Responda ao seguinte:
**A)** No texto, que animal se dizia que iria ser extinto por causa do Alqueva?
**B)** Por favor, resuma o texto em duas frases.
**C)** Liste todos os nomes próprios de lugares que aparecem no texto, cada um uma só vez e sem contar nomes de participantes.

Texto para ler:
==*==
Mas o litoral Alentejano até já esteve muito mais em perigo.
Antes de ser parque natural! Alguém tem ideia da quantidade de projectos que aquela região já teve, mas que não foram concretizados? E o melhor é o facto dos poucos empreendimentos turísticos que lá existem, estarem às moscas, não dando grande margem de progressão a mais empreendimentos.
Tem muito mais vocação para ser parque natural aquele lugar, do que para outra coisa... Há por lá animais, que muita gente nem faz a mínima ideia e pensa que estão extintos já há muito tempo.
No Algarve ( mais para o centro da costa) o problema é mais o espaço que escasseia para pôr mais um ou outro campo de golfe ou hotel, numa zona chave para ter muito sucesso.
Nas célebres e tão afamadas praias do Mediterrâneo ( tirando um recanto ou outro) a questão é mais remodelar, nem é achar espaço... 
O Alqueva foi um empreendimento arriscado, mas ambientalmente arrisco-me a dizer que foi muito menos negativo do que inicialmente se pensava... Falava-se do lince que iria ser extinto, mas ainda há pouco tempo encontraram-no lá, a caça é muito abundante, há espécies protegidas a viver na barragem de forma permanente... Em relação às explorações em redor do Alqueva, não é muito fácil vingar ali, são precisos investimentos bastante grandes... Mas o Alentejo profundo e selvagem nem é a zona do Alqueva, embora de facto já fique bem no interior do Alentejo.
Em relação à política, prefiro não entrar muito por aí.
Só acho que o que tem salvo o ambiente em Portugal, não tem sido a preocupação ecológica, mas antes a falta de organização e euros, para avançar com mais infraestrututas e além da centralização dos meios nas grandes cidades, levando ao êxodo rural.


----------



## frederico (7 Dez 2010 às 21:13)

*Re: Diversidade climática*



belem disse:


> Poluição, enchentes de gente, excesso de urbanismo...
> Mas concordo o que dizes, embora não falasse nisso.
==*==
Material fornecido:
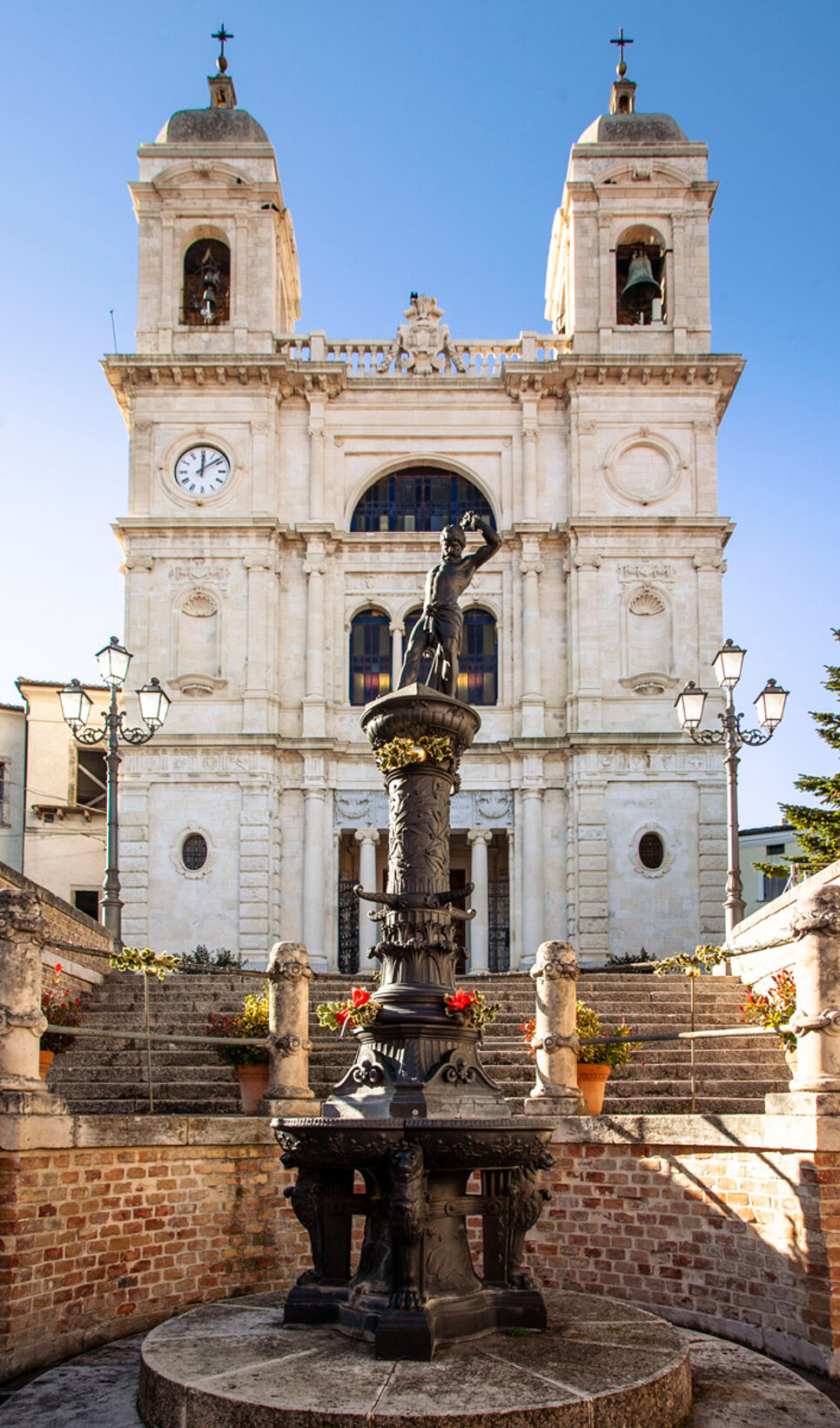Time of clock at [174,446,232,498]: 12:08
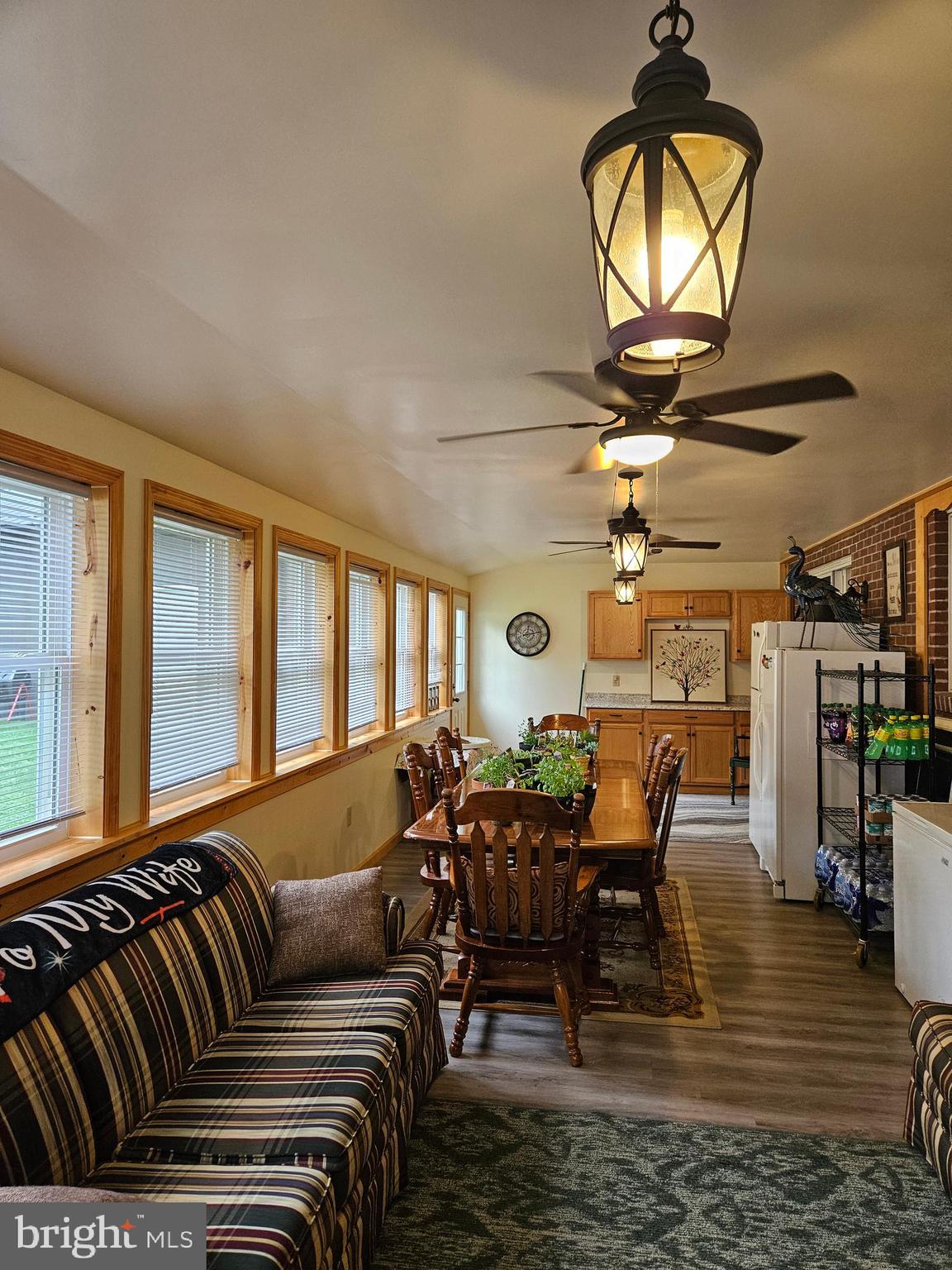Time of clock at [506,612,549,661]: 12:13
==*==
Soluções dos exercícios:
**A)** O lince.

**B)** O litoral alentejano já esteve mais em perigo antes de ser parque natural e tem mais vocação para isso do que para outra coisa, enquanto no Algarve falta espaço e nas praias do Mediterrâneo a questão é mais remodelar. O Alqueva foi ambientalmente menos negativo do que se pensava, e o que tem salvo o ambiente em Portugal não tem sido a preocupação ecológica, mas a falta de organização e de dinheiro, além da centralização dos meios nas grandes cidades.

**C)** Alentejo, Algarve, Mediterrâneo, Alqueva, Portugal